Thanks for putting so much together in one place.

I hope you don't mind but I passed this link along to Brad's board for anyone there who might want to read it.

Have the best

You're welcome -- and no problem.

===|==============/ Level Head

Interesting food for thought. I still think that the defining interest for most of the politicians who have gotten involved has been what they thought they could get out of taking a stance, rather than being motivated out of genuine concern for Terri Schaivo's welfare.

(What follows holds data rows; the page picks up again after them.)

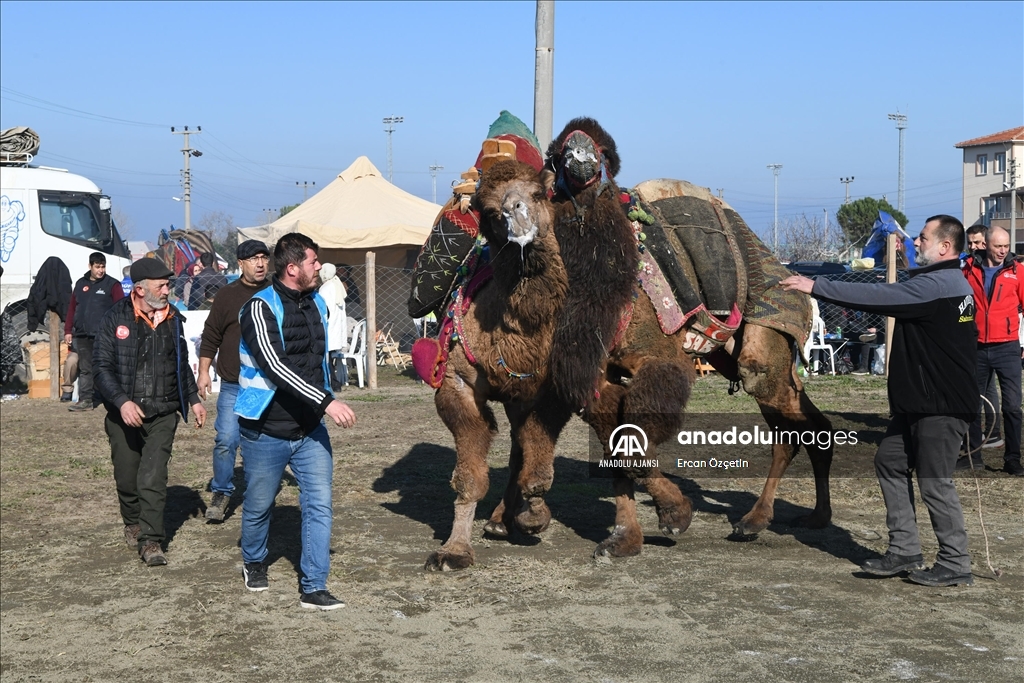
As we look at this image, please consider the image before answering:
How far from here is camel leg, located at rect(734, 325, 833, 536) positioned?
708 centimetres

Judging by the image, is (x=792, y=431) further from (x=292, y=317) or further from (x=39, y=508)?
(x=39, y=508)

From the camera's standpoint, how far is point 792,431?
7.35 m

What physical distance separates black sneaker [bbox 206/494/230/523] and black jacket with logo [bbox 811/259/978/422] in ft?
14.9

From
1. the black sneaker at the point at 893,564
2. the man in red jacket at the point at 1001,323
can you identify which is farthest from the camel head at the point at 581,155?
the man in red jacket at the point at 1001,323

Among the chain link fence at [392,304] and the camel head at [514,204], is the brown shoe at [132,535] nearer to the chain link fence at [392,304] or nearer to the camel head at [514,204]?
the camel head at [514,204]

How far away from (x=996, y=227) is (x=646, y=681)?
21.4ft

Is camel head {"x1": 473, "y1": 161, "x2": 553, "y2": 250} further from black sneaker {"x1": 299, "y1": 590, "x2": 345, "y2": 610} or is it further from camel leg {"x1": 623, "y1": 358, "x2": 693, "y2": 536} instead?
black sneaker {"x1": 299, "y1": 590, "x2": 345, "y2": 610}

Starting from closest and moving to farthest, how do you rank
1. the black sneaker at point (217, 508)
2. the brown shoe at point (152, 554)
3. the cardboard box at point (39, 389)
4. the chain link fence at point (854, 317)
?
the brown shoe at point (152, 554), the black sneaker at point (217, 508), the cardboard box at point (39, 389), the chain link fence at point (854, 317)

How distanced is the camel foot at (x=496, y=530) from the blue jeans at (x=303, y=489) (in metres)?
1.52

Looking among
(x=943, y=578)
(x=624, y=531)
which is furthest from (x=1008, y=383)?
(x=624, y=531)

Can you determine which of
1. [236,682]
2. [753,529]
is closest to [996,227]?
[753,529]

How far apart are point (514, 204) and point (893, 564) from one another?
3021 millimetres

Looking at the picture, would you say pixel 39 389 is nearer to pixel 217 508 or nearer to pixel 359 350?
pixel 359 350

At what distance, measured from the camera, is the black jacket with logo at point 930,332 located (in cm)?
578
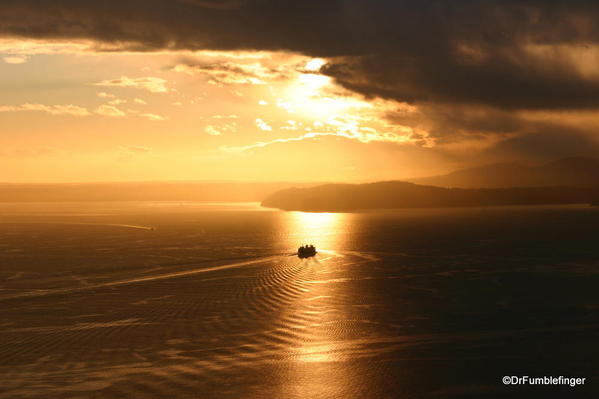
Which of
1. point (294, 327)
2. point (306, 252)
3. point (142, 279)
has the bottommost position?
point (294, 327)

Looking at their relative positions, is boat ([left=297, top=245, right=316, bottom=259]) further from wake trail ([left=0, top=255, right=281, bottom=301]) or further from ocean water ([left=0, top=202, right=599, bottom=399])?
ocean water ([left=0, top=202, right=599, bottom=399])

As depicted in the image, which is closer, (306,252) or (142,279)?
(142,279)

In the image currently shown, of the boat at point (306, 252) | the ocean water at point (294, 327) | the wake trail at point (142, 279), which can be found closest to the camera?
the ocean water at point (294, 327)

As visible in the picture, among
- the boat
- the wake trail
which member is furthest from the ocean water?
the boat

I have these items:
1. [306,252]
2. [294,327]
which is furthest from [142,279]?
[306,252]

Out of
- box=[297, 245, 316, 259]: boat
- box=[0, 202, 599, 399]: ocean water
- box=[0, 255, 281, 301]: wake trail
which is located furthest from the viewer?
box=[297, 245, 316, 259]: boat

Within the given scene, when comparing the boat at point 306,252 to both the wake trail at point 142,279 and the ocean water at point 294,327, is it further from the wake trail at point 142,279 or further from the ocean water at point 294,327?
the ocean water at point 294,327

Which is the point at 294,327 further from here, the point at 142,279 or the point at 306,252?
the point at 306,252

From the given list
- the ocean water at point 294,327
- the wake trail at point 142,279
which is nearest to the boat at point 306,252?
the wake trail at point 142,279

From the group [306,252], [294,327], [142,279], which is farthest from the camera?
[306,252]
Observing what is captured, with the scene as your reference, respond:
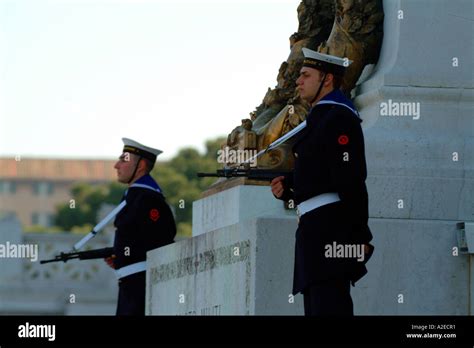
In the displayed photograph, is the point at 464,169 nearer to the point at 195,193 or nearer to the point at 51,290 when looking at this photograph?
the point at 51,290

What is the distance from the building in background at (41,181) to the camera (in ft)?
436

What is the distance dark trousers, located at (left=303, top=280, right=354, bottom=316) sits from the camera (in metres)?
14.9

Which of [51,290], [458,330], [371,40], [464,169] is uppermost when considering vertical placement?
[51,290]

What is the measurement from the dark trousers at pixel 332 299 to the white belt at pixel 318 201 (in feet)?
1.72

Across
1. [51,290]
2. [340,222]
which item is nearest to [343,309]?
[340,222]

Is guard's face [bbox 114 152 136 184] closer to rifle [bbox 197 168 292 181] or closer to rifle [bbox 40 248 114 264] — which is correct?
rifle [bbox 40 248 114 264]

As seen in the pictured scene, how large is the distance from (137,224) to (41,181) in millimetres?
119820

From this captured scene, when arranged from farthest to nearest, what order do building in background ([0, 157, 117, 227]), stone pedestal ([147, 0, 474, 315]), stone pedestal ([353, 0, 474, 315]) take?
building in background ([0, 157, 117, 227]) → stone pedestal ([353, 0, 474, 315]) → stone pedestal ([147, 0, 474, 315])

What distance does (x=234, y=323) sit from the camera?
15.6 metres

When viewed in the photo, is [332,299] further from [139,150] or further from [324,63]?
[139,150]

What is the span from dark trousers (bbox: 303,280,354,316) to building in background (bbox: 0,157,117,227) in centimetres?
11569

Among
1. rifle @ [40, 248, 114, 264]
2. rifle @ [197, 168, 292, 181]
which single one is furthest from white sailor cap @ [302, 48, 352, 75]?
rifle @ [40, 248, 114, 264]

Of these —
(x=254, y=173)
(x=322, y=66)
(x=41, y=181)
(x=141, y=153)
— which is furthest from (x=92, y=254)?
(x=41, y=181)

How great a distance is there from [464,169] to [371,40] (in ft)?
4.71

But all of that has been very recent; I've been tracking on this one for a couple of years, and it's been going on long before that. I am suspicious of the media's involvement here, but that's a different issue.

Also, I note that political cartoons consistently say "Republicans" on this, but that the supporters seem to be a majority of both parties, even some rather radical liberals.

I do not think she was living a "quality life"; she is dimly aware of her surroundings at best and her brain is significantly damaged. But that "quality of life" argument could be made for many others as well, and don't believe that it's the government's role to decide to kill them for this.

===|==============/ Level Head

I hope you're planning to update this - or at least publicly acknowledge that the autopsy has rather conclusively proved you wrong.

1. Terri Schiavo is not "brain dead". She has greatly impaired muscle control, vision, and somewhat impaired hearing. - Brain rotted to 50% of normal adult weight: cerebral cortex gone so completely that she was both blind and deaf.
2. She is able to vocalize, with difficulty, and is limited to a few words or sounds. - Cerebral cortex gone so completely that whatever noises she made were random.
3. She can and does laugh, cry, smiles at interaction with those close to her, and is (distantly) aware of her surroundings. - Cerebral cortex gone so completely that she had no awareness of her surroundings, even conceding the idea that there was still an "I" there to be aware.
4. Her brain is not "gone" -- and while the tissue is damaged particularly in some brain regions, it is still present. 50% of her brain lost: the remainder severely damaged.
5. Medical testimony in the case indicated that someone with the level of damage shown on the scans would be expected to retain some awareness, and that she does retain that awareness. Some medical testimony, mostly from doctors who hadn't examined her: all but two of the doctors who had examined her agreed with the final and conclusive testimony of the autopsy report.
6. Terri Schiavo's movements are voluntary, though she does have occasional spasms. Cerebral cortex gone so completely that she could have had no voluntary movements.
7. She is, essentially, severely retarded (at least in ability to express herself). Essentially, this isn't wrong - at least if you accept "Mount Everest is a rather big hill" as a factually accurate statement.
8. She is not on life support. She can swallow her own foods and water, with difficulty. Autopsy shows that the area of her brain that controlled her swallow reflex was gone: any attempt to feed her solid food or water without a feeding tube could (and perhaps did) give her pneumonia.
9. She is not in a coma, though she was briefly in 1990 after the attack. Autopsy shows that she was - as all but two of the doctors who examined her agreed - certainly in a PVS, which is rather different from a coma, agreed.

You are taking a peculiar approach.

You are suggesting that the autopsy, which is widely reported as "proving" that she was "blind", overrides the obvious fact that she could see as demonstrated by hours of videotape.

The autopsy cannot "prove" or show conclusively the things you attribute to it. Science doesn't work that way.

The autopsy can offer evidence in support of one hypothesis or another. It is inappropriate to indicate that the autopsy proves that she could not do something she obviously did.